À l’extérieur, les équipes de journalistes se rassembleront sur des sites convenus à l’avance à côté de Canada Gate, au fond de Green Park. (Un câble spécial à fibre optique passe sous le Mall, pour la diffusion des événements de l’État britannique). « J’ai devant moi un livre d’instructions de quelques centimètres d’épaisseur », a déclaré un réalisateur de télévision, qui couvrira les cérémonies, lors de notre entretien téléphonique. « Tout ce qui est là-dedans est planifié. Tout le monde sait ce qu’il faut faire. » Dans tout le pays, les drapeaux seront descendus et les cloches sonneront. En 1952, le Great Tom a été sonné à St Paul’s toutes les minutes pendant deux heures à l’annonce de la nouvelle. Les cloches de l’abbaye de Westminster ont retenti et la cloche de Sébastopol, prise dans la ville de la mer Noire pendant la guerre de Crimée et sonnée uniquement à l’occasion du décès d’un souverain, a été sonnée 56 fois à Windsor – une fois pour chaque année de la vie de George VI – de 13h27 à 14h22.

Le 18e duc de Norfolk, le comte maréchal, sera en charge. Les Norfolks supervisent les funérailles royales depuis 1672. Au cours du 20e siècle, un ensemble de bureaux du palais de St James a toujours été réservé à leur usage. Le matin de la mort de George VI, en 1952, ceux-ci étaient en cours de rénovation. À cinq heures de l’après-midi, l’échafaudage était descendu et les pièces étaient à nouveau tapissées, meublées et équipées de téléphones, de lumières et de chauffage. Pendant le London Bridge, le bureau du Lord Chamberlain dans le palais sera le centre des opérations. La version actuelle du plan est en grande partie l’œuvre du lieutenant-colonel Anthony Mather, un ancien écuyer qui a pris sa retraite du palais en 2014. En 1965, alors qu’il était un jeune garde de 23 ans, Mather a dirigé les porteurs de cercueils lors des funérailles de Churchill. (Il a refusé de me parler.) L’équipe du gouvernement – qui coordonne la police, la sécurité, les transports et les forces armées – se réunira au ministère de la Culture, des Médias et des Sports. Quelqu’un aura la tâche d’imprimer environ 10 000 billets pour les invités, dont les premiers seront nécessaires pour la proclamation du roi Charles dans environ 24 heures.

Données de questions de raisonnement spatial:
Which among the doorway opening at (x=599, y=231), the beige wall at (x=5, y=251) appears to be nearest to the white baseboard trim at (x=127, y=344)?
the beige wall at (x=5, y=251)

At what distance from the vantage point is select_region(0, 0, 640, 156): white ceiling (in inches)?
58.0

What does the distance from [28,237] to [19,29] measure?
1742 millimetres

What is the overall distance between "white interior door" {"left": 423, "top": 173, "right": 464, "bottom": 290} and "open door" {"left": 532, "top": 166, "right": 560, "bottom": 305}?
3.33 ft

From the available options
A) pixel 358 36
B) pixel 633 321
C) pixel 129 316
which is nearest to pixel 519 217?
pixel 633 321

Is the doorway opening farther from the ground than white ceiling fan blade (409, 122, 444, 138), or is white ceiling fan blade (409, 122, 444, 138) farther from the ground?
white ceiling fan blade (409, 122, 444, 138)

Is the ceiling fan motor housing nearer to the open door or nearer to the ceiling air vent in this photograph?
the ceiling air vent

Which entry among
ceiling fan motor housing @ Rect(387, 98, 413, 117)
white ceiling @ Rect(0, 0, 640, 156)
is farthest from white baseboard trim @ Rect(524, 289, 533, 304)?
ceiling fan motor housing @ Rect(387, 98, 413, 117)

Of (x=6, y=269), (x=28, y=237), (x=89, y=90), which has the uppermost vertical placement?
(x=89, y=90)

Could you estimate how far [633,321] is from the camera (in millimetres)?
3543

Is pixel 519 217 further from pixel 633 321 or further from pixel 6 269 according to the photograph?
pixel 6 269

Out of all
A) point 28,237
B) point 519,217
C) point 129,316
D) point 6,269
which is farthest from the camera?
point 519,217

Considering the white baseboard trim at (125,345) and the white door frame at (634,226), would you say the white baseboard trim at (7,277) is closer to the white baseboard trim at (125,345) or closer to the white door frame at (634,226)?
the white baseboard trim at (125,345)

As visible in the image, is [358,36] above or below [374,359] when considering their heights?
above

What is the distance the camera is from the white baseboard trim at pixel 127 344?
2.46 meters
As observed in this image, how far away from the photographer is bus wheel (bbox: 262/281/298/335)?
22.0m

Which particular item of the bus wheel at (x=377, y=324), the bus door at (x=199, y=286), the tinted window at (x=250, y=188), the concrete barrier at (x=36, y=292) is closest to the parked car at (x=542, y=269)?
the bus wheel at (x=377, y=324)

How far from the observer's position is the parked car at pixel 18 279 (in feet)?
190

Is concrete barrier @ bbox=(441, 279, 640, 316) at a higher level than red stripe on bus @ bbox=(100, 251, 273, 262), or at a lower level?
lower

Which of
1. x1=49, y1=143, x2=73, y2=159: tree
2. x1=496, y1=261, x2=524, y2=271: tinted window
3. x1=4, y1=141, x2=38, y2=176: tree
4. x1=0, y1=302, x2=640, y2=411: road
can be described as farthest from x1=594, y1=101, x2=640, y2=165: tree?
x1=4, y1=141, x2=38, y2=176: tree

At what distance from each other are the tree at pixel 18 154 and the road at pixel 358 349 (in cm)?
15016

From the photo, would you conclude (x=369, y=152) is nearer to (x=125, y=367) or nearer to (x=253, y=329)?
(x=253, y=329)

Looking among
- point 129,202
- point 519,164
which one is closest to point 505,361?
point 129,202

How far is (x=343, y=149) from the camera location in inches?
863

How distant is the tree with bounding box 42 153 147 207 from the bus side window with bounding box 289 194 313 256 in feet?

▸ Énoncé écrit 1
D'après l'extrait sur les funérailles royales, depuis quelle année les Norfolks supervisent-ils les funérailles royales ?
▸ Énoncé écrit 2
Reprenez l'extrait sur les funérailles royales et poursuivez-le à partir de sa dernière phrase.
Les entrées n'ont aucun rapport avec l'extrait sur les funérailles royales.

▸ Résultat de l'exercice 1
Ils les supervisent depuis 1672.

▸ Résultat de l'exercice 2
Tous les participants aux conférences téléphoniques et autour de la table se connaissent. Pour une strate étroite de l’aristocratie et de la fonction publique britanniques, l’art de planifier des funérailles majeures – la solennité, les détails excessifs – est l’expression d’une certaine compétence nationale. Trente et une personnes se sont réunies pour la première réunion de planification des funérailles de Churchill, « Operation Hope Not », en juin 1959, six ans avant sa mort. Les personnes travaillant sur le plan London Bridge (et le Tay Bridge et le Forth Bridge, les funérailles du duc d’Édimbourg) auront correspondu pendant des années dans un langage d’euphémisme bureaucratique, à propos d' »une éventuelle future cérémonie » ; d' »un futur problème » ; d' »une occasion inévitable, dont le moment est toutefois assez incertain ».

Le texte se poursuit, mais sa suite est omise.